19 thoughts on “Hey, where are all my yes-men?

  1. kbfenner

    Well, we no longer have to defend you from “Jane, you ignorant slut” type jibes and can get to the meat of the matter, which is that you, while not a slut, nor ignorant in the sense of undereducated, are sometimes far too lazy and ignore well-stated points simply because you apply some rule-of-thumb ad hominem to reject the arguer.

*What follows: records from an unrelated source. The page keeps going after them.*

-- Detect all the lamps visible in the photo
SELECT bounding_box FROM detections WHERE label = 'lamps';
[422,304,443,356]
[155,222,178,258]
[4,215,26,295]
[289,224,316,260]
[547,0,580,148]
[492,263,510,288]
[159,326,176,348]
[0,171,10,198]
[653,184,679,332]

    But we respect your right to do so.

  2. Greg Flowers

    I agree, but think that the same purpose could be achieved while allowing for a freer flow of conversation by using the “user approved for posting” function or whatever it is called. The vast majority of problems were caused by or were reactions to three individuals. Other itinerant sowers of discord can easily be dealt with as they arise.

  3. Brad Warthen

    That was a very funny line on Akroyd’s part. The sad irony is that the mode of discourse being mocked — the point-counterpoint shouting heads format — is now standard in the era of 24/7 TV “news” (there just isn’t that much news, so they have to fill the time somehow) and the mostly partisan blogosphere.

    The modern equivalent of that line is the guys who heckled Hillary Clinton by yelling “Iron my shirt!“…

  4. Maude Lebowski

    I love the new discussion format. I haven’t had time to contribute lately, but I’ve been reading and it’s not only more enjoyable and civil, it’s so much more informative. (Like your post on the Franken amendment and how your treatment differed from Jon Stewart’s infotainment version.)

    Good stuff.

  5. Elliott1

    I have noticed, and I like it. I have returned to reading the comments now that I don’t have to sift through them for a thoughtful one. Thanks.

  6. kbfenner

    Yes, where’s Brad’s birth certificate? What really IS this UnParty he talks about–a front for the Communist Nazi czars?

  7. Susan

    I’ve continued to lurk, as I don’t feel I have much to add to the current postings, but I will say this is so much better! I read the comments to the Franken posting and feel like I understand it much better than I did. Thanks!

  8. Doug Ross

    The key question is whether your web pages views are up or down. If they are down, then I would suggest that moderated comments may not be a good “business” decision.

  9. Randy E

    YES Brad, I’ve read those letters. YES, they are taking you to task. YES, I’ve noticed it’s working.

    Please don’t ban me. You are good enough, smart enough, and people like you!

  10. KP

    It’s a much more pleasant place to hang out now. I’m with Burl, though — I have this wicked urge to string together a bunch of words in no particular order and post them first and last on every thread. Marxist, radical socialist, unqualified, Bill Ayers, One World Government, fascist dictator, ignorant, birth certificate, czars, Bill Ayers, birth certificate, expert, birth cer…..

  11. Herb B.

    thanks, Brad, but no need to worry. I felt safer where I was than I do most places here. Not that feelings have that much to do with it, but people in the Middle East are generally very, very hospitable, and very protective of visitors.